Quando e como surgiu a literatura africana de expressão portuguesa? E como se desenvolveu?

Os portugueses chegaram à Foz do Zaire em 1482 e, em 1575 [1], fundaram a primeira povoação portuguesa, São Paulo de Assunção de Loanda, hoje capital de Angola. Dos primeiros contactos com o Reino do Congo dá-nos testemunho a correspondência trocada entre os reis do Congo e os reis de Portugal, além de documentos, como os relatórios dos padres jesuítas de Angola. Mas o aparecimento de uma actividade cultural regular na África associa-se intimamente à criação e desenvolvimento do ensino oficial e ao alargamento do ensino particular ou oficializado [2], à liberdade de expressão e à instalação do prelo, que se registam a partir dos anos quarenta do século XIX [3].

LITERATURA COLONIAL

Com efeito, quatro anos apenas após a instalação do prelo em Angola ocorre a publicação do livro Espontaneidades da minha alma (1849), do angolano, mestiço ao que parece, José da Silva Maia Ferreira, o primeiro livro impresso na África lusófona [4]. O primeiro livro impresso mas não a mais antiga obra literária de autor africano. Por pesquisas que recentemente levámos a cabo é anterior àquele, pelo menos, o poemeto da cabo-verdiana Antónia Gertrudes Pusich, Elegia à memória das infelizes vitimas assassinadas por Francisco de Mattos Lobo, na noute de 25 de Junho de 1844, publicado em Lisboa no mesmo ano. Entretanto não será deslocado citarmos o Tratado breve dos reinos (ou rios) da Guiné, escrito em 1594, da autoria do cabo-verdiano André Alvares de Almada; e de origem cabo-verdiana se supõe ser André Dornelas, autor do século XVI, que assina uma descrição da Guiné [5]. E até nós chegou, também, pela pena do historiador António Oliveira Cadornega, o eco de um poeta satírico, o capitão angolano António Dias Macedo, que «tinha sua veya de Poeta».

Se a Deos chamão por tu, e a el Rey chamão por vós, como chamaremos nós, a três que não fazem hum, que o povo indiscreto, e nú falto de experiência, fez em lugar de hum três que com toda a Cortezia tú, nem vós, nem Senhoria merecem suas mercês [6]

Tal, porém, não nos autoriza a remontarmos as origens da poesia angolana a tão recuados tempos, como já, com alguma intemperança, se quis insinuar.

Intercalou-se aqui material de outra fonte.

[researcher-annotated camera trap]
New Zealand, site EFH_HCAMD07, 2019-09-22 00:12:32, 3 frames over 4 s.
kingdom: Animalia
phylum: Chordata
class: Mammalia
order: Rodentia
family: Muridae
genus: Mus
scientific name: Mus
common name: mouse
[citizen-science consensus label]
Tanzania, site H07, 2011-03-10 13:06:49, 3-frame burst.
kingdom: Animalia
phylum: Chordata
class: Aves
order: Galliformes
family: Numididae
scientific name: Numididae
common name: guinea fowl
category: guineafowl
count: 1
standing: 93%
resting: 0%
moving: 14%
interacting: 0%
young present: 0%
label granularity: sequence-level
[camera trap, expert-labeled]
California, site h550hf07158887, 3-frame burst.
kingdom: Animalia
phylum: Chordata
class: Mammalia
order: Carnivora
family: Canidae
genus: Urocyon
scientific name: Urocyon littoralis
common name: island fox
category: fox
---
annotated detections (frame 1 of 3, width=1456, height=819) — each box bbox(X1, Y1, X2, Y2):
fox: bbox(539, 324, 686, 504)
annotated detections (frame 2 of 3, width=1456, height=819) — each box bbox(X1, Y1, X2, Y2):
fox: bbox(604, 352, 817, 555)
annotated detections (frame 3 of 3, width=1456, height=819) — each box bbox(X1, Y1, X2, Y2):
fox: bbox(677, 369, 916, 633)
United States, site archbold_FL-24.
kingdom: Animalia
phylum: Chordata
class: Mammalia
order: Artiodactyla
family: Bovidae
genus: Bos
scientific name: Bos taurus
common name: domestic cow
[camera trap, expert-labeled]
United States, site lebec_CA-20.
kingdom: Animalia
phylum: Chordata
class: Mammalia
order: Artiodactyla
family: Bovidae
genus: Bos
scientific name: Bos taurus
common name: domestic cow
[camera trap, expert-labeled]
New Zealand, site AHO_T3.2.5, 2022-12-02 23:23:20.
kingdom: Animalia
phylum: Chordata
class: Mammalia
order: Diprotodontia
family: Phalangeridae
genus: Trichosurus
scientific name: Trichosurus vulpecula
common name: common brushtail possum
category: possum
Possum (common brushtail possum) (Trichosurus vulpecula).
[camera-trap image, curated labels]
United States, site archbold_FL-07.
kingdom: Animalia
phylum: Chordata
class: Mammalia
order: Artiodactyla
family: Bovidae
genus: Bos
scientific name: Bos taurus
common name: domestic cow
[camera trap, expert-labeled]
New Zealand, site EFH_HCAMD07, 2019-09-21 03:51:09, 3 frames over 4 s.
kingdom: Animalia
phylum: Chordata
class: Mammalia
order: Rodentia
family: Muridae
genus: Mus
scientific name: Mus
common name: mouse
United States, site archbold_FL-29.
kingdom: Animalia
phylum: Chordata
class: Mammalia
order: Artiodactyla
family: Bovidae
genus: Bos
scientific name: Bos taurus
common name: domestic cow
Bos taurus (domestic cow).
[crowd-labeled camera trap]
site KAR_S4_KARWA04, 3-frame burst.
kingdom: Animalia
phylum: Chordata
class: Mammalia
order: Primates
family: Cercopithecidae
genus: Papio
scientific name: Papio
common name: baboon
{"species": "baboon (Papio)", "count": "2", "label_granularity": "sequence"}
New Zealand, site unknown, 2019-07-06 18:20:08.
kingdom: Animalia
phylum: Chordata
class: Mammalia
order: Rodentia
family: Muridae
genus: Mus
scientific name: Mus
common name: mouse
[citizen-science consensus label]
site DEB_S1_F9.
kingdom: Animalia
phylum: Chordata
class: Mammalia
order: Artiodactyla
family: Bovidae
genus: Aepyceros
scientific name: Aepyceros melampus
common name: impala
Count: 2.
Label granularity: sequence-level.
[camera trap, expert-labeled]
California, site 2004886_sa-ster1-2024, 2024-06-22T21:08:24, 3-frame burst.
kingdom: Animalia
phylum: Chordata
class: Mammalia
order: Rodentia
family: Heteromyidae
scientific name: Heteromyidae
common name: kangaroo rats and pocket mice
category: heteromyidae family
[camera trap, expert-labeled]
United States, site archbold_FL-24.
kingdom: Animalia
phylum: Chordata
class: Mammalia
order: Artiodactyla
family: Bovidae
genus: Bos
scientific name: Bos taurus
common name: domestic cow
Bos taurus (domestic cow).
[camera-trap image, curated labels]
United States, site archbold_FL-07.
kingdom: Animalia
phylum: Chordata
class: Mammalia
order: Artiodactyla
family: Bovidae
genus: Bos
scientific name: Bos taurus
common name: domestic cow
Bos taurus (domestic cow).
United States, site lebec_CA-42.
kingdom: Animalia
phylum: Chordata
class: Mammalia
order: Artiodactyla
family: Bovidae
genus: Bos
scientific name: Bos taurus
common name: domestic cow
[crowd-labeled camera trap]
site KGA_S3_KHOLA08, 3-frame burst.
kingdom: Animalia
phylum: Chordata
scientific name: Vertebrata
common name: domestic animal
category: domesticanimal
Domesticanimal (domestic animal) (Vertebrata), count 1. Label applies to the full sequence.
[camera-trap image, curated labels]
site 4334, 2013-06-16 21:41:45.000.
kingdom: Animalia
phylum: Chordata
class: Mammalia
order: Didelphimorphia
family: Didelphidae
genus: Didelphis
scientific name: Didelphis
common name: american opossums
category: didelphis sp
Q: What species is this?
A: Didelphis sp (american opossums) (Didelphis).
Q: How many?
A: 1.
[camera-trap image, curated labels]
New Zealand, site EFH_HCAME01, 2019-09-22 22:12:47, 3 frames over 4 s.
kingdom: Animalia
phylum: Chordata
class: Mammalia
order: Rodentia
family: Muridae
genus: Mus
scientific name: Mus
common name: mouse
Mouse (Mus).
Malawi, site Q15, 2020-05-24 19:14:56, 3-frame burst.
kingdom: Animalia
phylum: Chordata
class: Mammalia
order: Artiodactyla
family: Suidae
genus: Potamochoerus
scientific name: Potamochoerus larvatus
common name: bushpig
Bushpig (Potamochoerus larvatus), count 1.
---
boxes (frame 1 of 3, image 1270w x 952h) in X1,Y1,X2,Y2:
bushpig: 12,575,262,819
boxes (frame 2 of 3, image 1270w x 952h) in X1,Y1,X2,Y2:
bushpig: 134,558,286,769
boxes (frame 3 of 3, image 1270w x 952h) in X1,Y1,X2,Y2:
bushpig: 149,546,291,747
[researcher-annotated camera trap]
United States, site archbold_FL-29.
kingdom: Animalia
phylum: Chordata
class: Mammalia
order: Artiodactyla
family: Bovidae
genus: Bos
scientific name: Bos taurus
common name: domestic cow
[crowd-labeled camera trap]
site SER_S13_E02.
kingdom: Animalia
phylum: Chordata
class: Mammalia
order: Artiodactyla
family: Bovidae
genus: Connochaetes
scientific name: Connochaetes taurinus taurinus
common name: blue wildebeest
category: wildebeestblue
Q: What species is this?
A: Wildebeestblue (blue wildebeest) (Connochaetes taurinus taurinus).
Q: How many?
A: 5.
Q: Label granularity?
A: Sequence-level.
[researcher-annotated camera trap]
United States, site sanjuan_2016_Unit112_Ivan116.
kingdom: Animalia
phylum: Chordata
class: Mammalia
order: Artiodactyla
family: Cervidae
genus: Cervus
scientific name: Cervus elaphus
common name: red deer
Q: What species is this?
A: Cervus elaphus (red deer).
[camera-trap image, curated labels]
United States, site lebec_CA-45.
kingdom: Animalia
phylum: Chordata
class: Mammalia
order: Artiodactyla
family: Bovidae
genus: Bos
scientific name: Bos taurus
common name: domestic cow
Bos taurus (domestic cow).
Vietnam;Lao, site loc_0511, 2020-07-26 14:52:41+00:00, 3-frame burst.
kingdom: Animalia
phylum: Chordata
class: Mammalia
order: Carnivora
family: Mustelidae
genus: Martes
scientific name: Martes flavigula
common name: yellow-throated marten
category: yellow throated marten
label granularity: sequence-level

Repondo, por isso, a questão com certa objectividade pode afirmar-se que a literatura africana chama a si mais de um século de existência. Este longo período de mais de um século de actividade literária está, porém, contido em duas grandes linhas: a literatura colonial e a literatura africana de expressão portuguesa. A primeira, a literatura colonial, define-se essencialmente pelo facto de o centro do universo narrativo ou poético se vincular ao homem europeu e não ao homem africano. No contexto da literatura colonial, por décadas exaltada, o homem negro aparece como que por acidente, por vezes visto paternalisticamente e, quando tal acontece, é já um avanço, porque a norma é a sua animalização ou coisificação. O branco é elevado à categoria de herói mítico, o desbravador das terras inóspitas, o portador de uma cultura superior. Exemplo: «o único país que pode explorar seriamente a África, é Portugal» (prefácio de Manuel Pinheiro Chagas a Os sertões d'Africa, 1880, de Alfredo de Sarmento, onde aliás se pode ler sobre o negro: «É um homem na forma, mas os instintos são de fera», p. 87). Paradoxalmente, o branco é eleito como o grande sacrificado. A aplicação do ponto de vista colonialista tem no europeu o agente dinâmico e não o opressor: «Fiel aos nossos deveres de dominador, grata ao nosso orgulho, útil às populações», escrevia um homem anti-fascista, Augusto Casimiro (1929). Predominavam, então, as ideias da inferioridade do homem negro, que teóricos racistas, como Gobineau, haviam derramado e para as quais teria contribuido o filósofo Lévy-Bruhl com a sua tese da mentalidade pre-lógica, — sendo certo, embora, que a renunciou pouco antes de morrer.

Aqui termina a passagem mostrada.